Ale is correct when she remarks in the opening scene that a breakup party is a sharp concept that would make for a good movie. There’s no need to include that big, stereotypical fight scene, that tearful moment where all is lost, that Oscar-vying monologue with pointed fingers and raised voices and a fist pounded through drywall. Trueba — along with Arana and Sanz, who, in another layer of self-referentiality, co-wrote the film with him — understands the passive dissociation that comes from a 14-year-long relationship that’s gone stagnant: You want to break up? You need space? That’s fine. No, really, it’s fine by me. What should we do about dinner, though?

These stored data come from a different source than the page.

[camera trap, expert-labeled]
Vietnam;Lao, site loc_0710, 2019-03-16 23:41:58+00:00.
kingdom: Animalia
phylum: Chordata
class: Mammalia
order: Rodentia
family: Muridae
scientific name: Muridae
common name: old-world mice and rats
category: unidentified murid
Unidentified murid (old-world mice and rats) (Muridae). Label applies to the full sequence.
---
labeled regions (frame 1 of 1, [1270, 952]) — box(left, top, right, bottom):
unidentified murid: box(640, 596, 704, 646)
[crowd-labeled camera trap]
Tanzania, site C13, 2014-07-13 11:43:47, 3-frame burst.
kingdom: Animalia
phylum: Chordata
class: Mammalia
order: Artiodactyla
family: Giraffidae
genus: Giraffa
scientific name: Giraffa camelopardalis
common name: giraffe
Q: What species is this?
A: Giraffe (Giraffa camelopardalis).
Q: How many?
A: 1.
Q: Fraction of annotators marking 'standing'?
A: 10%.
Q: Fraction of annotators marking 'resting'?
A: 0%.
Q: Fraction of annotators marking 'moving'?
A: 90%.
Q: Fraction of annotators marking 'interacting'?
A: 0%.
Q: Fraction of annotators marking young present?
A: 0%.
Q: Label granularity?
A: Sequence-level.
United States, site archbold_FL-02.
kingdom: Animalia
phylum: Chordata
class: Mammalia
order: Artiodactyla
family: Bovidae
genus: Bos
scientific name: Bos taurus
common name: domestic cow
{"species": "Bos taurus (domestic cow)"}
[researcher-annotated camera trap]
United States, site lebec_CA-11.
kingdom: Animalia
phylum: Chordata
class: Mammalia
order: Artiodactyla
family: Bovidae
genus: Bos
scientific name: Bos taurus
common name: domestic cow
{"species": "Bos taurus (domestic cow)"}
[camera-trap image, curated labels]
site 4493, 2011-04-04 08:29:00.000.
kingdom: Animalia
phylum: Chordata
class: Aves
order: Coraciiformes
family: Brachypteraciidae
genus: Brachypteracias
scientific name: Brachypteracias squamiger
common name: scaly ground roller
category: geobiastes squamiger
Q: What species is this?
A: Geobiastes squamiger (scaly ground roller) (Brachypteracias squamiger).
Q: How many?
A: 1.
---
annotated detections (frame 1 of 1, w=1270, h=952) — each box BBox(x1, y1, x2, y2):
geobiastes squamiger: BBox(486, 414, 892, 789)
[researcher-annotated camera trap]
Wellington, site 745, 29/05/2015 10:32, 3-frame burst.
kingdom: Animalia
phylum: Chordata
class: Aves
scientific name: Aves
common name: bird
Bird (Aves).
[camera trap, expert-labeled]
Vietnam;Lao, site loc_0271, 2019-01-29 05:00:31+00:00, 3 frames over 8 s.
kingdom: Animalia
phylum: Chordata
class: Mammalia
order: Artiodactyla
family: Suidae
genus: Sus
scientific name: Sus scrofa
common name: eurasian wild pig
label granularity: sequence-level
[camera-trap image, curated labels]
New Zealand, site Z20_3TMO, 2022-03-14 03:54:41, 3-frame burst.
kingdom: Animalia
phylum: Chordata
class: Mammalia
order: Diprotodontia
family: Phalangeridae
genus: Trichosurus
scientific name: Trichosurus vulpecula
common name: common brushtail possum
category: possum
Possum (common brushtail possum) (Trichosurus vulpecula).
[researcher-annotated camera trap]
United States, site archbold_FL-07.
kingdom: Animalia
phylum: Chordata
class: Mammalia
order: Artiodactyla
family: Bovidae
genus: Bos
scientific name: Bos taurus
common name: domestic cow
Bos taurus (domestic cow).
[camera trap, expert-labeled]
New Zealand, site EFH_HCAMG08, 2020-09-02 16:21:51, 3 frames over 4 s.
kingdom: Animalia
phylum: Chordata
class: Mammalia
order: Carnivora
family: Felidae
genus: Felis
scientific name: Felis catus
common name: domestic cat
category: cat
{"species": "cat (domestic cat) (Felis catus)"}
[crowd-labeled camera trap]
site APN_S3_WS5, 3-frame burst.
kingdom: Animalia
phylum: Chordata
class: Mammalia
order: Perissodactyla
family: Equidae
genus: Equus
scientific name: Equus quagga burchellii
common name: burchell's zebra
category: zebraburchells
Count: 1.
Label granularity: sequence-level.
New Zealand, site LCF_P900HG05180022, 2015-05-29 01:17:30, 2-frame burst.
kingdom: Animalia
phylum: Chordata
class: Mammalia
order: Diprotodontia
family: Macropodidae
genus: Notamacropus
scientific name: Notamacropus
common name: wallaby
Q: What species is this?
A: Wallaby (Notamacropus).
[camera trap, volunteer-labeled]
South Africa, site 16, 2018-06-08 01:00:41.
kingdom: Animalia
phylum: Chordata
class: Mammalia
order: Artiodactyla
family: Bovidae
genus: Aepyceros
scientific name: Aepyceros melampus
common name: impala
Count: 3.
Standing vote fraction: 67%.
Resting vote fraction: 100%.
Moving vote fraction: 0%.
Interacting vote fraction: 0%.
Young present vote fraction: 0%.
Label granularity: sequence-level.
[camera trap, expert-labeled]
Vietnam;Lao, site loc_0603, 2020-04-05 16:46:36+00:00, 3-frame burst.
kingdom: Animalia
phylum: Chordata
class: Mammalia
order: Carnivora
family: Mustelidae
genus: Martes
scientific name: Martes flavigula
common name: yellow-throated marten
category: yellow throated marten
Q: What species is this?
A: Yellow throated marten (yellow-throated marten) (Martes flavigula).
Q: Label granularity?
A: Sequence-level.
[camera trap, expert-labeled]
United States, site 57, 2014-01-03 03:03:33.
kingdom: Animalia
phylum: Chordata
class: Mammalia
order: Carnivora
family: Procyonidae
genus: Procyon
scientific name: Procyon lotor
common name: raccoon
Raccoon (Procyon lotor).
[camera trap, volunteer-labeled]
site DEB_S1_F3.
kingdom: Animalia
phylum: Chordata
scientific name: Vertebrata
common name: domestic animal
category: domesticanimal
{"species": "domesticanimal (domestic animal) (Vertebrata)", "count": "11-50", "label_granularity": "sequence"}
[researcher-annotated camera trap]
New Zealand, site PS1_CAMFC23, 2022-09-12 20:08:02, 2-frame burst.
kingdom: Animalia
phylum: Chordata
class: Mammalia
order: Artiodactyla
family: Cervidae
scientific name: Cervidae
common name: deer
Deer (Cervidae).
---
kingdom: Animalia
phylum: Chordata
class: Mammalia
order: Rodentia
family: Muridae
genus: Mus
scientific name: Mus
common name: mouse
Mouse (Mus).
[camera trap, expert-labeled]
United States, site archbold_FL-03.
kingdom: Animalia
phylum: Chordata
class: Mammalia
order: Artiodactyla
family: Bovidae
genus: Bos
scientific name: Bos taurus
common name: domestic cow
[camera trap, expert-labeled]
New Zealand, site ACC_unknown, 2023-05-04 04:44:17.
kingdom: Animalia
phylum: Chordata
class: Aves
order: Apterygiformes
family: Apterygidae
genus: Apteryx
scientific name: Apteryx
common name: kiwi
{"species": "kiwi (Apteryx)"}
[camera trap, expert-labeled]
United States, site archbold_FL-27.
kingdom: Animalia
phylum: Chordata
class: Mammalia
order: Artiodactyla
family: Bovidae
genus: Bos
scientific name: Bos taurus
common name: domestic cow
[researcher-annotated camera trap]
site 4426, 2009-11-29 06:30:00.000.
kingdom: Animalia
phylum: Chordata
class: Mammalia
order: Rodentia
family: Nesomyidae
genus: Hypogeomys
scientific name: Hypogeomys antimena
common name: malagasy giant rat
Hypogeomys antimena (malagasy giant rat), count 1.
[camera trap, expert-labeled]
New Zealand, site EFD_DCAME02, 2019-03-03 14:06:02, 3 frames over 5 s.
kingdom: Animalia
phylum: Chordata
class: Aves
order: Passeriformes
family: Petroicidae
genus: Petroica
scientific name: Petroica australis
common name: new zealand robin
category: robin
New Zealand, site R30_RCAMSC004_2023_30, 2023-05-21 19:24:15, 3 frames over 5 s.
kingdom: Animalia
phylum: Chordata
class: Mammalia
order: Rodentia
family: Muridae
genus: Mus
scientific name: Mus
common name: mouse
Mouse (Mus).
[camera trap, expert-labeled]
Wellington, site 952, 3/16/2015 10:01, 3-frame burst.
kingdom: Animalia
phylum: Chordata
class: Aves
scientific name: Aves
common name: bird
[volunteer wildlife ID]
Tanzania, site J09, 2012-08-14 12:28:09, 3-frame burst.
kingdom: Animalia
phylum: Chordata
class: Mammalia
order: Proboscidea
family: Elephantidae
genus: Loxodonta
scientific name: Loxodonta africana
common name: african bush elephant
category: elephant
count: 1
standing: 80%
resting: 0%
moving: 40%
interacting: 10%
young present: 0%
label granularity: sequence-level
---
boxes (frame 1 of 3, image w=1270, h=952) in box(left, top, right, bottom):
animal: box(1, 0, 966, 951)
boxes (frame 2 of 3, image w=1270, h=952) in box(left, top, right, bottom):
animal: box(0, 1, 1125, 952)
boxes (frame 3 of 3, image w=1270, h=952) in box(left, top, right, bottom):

There’s a definite remove, a certain distance between the characters and the audience, but it’s by design, not by accident. It’s all too easy to use metatextual elements as a crutch, a way for the filmmaker to let the viewer know they’re aware of a flaw before anyone can critique them for it. Such a defense mechanism is triggered in hopes of excusing the issue with a wink instead of actually putting in the work to get at the root of what’s wrong. This is precisely how Ale and Alex have hoped to break the news to their friends and family: from behind the protective shield of irony and clever disregard, showing that they’re so much smarter and more mature than those who try to make it work.

However, as with any work that leans on meta elements a little too forcefully, it’s obvious this façade has to fall eventually, leaving Ale and Alex standing perfectly framed between an open window like a silent-comedy gag. Where so many rom-coms about tying the knot result in the couple realizing they aren’t right for each other, The Other Way Around takes its “inverted marriage” idea and follows it all the way to the same big questions, albeit with an equal but opposite weight: Was this the wrong choice? Is it stupid to do this? Are they making a mistake? Its Spanish-language title, Volveréis, doesn’t reveal anything that isn’t present in the subtext, but that’s the true mark of a competent entry in this subgenre: the satisfaction of seeing a romance take an unfamiliar route that leads right where you hope it will lead.